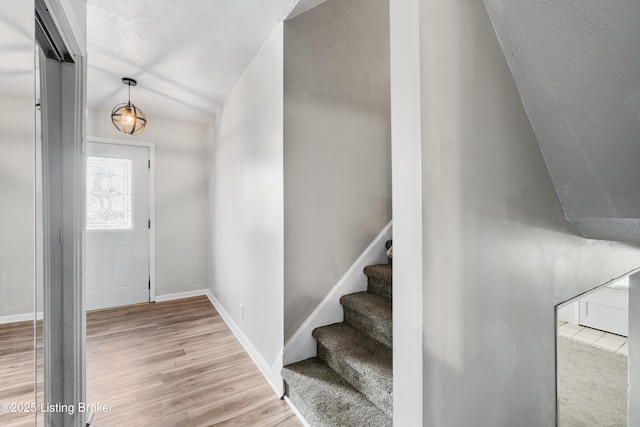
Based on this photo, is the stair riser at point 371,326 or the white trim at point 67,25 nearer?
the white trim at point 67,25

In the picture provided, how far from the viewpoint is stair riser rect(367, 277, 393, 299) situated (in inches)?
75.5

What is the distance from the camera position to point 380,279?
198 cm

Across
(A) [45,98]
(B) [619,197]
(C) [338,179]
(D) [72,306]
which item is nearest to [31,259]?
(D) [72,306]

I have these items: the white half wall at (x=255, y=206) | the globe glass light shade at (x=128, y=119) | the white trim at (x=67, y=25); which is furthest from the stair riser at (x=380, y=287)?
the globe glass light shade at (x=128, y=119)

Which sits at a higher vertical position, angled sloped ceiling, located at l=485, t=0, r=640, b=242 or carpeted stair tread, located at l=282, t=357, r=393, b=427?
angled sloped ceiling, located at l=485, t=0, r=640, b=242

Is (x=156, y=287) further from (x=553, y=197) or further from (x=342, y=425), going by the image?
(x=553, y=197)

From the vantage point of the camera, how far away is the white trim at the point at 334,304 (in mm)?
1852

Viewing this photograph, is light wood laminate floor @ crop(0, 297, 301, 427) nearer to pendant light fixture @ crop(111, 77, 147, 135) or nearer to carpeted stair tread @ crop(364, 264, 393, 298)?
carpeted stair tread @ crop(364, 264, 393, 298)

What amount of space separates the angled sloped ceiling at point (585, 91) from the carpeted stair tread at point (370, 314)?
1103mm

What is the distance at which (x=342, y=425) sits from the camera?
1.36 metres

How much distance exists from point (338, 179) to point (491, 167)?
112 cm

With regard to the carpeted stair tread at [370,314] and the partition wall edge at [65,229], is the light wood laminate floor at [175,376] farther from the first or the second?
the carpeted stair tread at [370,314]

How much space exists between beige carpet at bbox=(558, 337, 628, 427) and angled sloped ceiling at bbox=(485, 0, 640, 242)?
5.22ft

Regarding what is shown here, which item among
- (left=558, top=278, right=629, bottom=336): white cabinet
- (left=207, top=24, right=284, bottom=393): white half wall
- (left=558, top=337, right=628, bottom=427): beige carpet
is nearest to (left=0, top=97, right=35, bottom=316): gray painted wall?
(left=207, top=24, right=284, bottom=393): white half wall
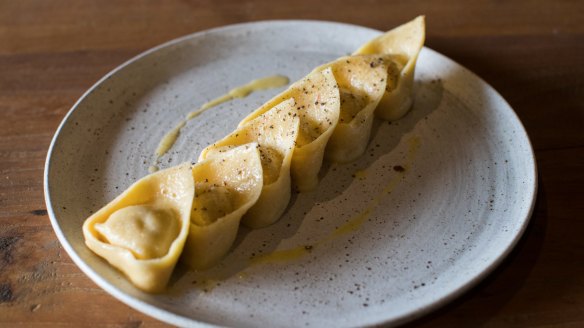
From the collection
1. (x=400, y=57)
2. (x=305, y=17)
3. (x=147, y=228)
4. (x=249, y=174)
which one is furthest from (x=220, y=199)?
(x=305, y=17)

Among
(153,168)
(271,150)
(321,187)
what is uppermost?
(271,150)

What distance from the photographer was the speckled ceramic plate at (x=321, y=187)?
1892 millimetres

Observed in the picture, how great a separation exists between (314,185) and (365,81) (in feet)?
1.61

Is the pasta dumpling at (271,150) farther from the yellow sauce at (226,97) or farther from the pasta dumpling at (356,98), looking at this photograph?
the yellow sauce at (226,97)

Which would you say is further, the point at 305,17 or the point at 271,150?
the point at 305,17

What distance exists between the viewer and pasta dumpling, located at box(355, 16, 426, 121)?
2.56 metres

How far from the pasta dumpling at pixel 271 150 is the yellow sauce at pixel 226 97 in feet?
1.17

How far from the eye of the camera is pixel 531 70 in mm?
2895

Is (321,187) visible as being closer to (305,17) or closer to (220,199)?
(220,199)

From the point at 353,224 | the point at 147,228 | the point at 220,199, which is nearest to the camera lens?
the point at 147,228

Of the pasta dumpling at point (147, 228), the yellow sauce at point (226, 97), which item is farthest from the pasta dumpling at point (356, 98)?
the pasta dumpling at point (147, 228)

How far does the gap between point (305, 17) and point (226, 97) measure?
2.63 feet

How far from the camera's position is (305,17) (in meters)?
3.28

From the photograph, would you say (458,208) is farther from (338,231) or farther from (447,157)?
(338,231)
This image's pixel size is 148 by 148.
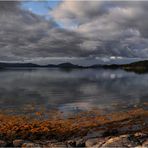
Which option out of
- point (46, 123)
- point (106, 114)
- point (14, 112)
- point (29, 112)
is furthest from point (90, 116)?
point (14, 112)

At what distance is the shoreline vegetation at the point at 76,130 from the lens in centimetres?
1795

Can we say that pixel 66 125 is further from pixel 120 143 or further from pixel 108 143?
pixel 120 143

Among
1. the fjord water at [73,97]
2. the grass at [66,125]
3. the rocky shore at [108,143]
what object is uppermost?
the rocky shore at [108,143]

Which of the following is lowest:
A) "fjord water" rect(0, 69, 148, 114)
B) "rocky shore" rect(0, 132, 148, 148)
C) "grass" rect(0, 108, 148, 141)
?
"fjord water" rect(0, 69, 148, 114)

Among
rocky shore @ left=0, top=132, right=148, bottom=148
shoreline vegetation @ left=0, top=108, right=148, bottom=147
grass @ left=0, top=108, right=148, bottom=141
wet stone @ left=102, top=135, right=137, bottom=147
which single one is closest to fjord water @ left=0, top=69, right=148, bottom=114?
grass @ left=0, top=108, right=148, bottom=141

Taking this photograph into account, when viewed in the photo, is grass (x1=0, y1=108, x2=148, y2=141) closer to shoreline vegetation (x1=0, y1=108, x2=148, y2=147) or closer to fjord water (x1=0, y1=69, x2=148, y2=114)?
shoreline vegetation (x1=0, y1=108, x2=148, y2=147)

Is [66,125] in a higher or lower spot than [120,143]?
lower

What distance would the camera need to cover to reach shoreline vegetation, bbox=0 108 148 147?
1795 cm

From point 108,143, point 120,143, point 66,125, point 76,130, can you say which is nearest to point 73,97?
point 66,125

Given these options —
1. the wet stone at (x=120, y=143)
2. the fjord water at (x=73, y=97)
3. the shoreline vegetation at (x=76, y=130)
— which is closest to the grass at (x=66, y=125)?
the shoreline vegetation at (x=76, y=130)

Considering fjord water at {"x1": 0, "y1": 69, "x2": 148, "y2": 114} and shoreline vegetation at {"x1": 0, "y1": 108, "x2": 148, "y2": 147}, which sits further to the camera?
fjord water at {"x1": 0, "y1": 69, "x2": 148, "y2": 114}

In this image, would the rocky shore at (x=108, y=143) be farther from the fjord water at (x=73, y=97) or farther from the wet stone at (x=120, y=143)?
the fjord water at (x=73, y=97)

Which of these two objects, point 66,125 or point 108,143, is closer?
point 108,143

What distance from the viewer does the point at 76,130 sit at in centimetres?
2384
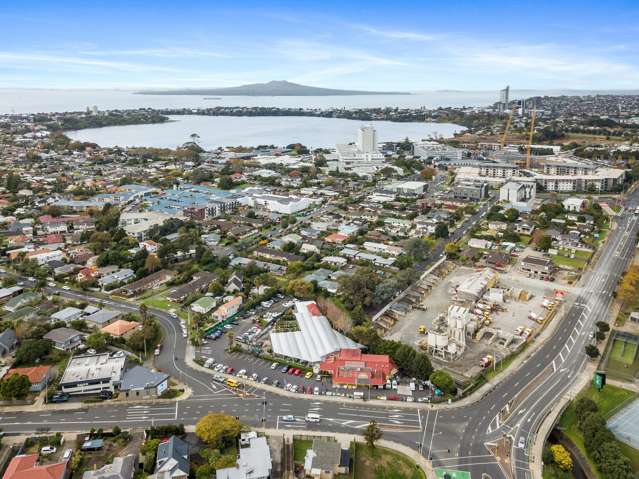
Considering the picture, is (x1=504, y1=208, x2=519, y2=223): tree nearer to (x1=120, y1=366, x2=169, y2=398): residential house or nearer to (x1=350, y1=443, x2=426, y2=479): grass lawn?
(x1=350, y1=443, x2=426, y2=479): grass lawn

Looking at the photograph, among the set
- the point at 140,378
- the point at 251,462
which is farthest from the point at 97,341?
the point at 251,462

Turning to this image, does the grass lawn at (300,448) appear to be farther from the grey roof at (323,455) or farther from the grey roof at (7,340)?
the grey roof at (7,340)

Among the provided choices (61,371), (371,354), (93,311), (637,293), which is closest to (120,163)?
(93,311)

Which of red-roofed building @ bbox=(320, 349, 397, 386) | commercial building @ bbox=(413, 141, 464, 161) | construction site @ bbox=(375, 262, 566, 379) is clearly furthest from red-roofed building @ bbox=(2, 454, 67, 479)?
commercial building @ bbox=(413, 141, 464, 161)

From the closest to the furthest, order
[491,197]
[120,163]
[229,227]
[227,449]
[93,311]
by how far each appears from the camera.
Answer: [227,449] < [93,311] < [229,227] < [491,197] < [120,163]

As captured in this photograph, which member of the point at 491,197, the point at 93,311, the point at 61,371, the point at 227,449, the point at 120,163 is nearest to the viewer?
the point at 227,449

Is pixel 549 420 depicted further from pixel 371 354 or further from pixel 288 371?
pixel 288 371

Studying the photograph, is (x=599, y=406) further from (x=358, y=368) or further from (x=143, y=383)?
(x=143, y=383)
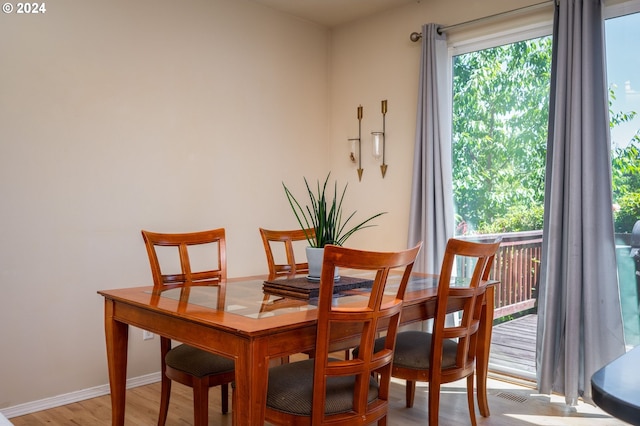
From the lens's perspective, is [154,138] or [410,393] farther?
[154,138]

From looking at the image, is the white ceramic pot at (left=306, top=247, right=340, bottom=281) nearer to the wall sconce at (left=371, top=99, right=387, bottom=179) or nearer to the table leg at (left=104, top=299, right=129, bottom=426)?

■ **WRITTEN REQUEST**
Skip the pictures and retype exactly the lines from the one that contains "Is pixel 549" to the last line of the records.

■ **WRITTEN SOLUTION**
Is pixel 549 420 depicted further from pixel 371 354 or further from pixel 288 371?
pixel 288 371

Studying the photograph, is (x=599, y=406) further from (x=358, y=368) or further from (x=143, y=383)?
(x=143, y=383)
From the lens's perspective, is [154,138] or [410,393] farther?
[154,138]

From looking at the image, is the white ceramic pot at (left=306, top=247, right=340, bottom=281) nearer to the wall sconce at (left=371, top=99, right=387, bottom=179) or nearer to the table leg at (left=104, top=299, right=129, bottom=426)?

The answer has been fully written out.